Lyn killed her engine in a parking lot near the Coast Guard station at the base of the Moosabec Reach Bridge in West Jonesport, and slung her gun-weighted bag over her shoulder before stepping out into the evening’s salt-scented warmth.
She was tired and nervous. Her first stop, in Jonesport proper, had predictably been a bar—akin to the one in Gloucester—where, true to expectations, she’d found the local version of her own Harry Martin, and asked him how to find Wellman Beale.
That part hadn’t been difficult.
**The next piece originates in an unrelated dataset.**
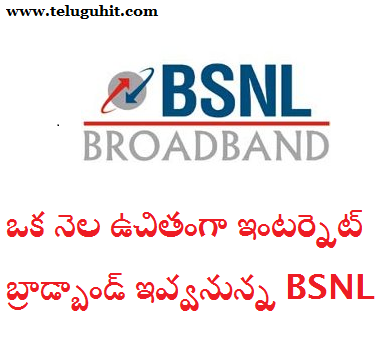 bsnl-to-give-free-internet-for-one-month-teluguhit.png (387×340)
Her veiled rationale had been commercial, which no one in that setting was going to obstruct—especially coming from an attractive woman.
However, she also understood the potential fallout of her approach.
She might get what she’d come for—a meeting time and place, arranged by a go-between—but it was guaranteed to be accompanied by a follow-up phone call she’d never witness, concerning details she wished she knew.
She looked around, half expecting a dark-windowed sedan with its engine idling, but all she got was a variation on the scenery she’d grown up with—water, boats, gulls overhead, islands in the distance, and that near cloying odor of most working-class maritime harbors, of rotting fish, diesel oil, and brine. The one striking variation was the bridge, leaping from the mainland to an island, two football fields offshore—a single slab of concrete, supported by a string of support piers.
At long last, perhaps because of the absence of any threat, she also began to experience real fear settling in.
There was a pay phone by the railing overlooking the docks. Without hope of success, she crossed over to it and dialed Joe’s cell number.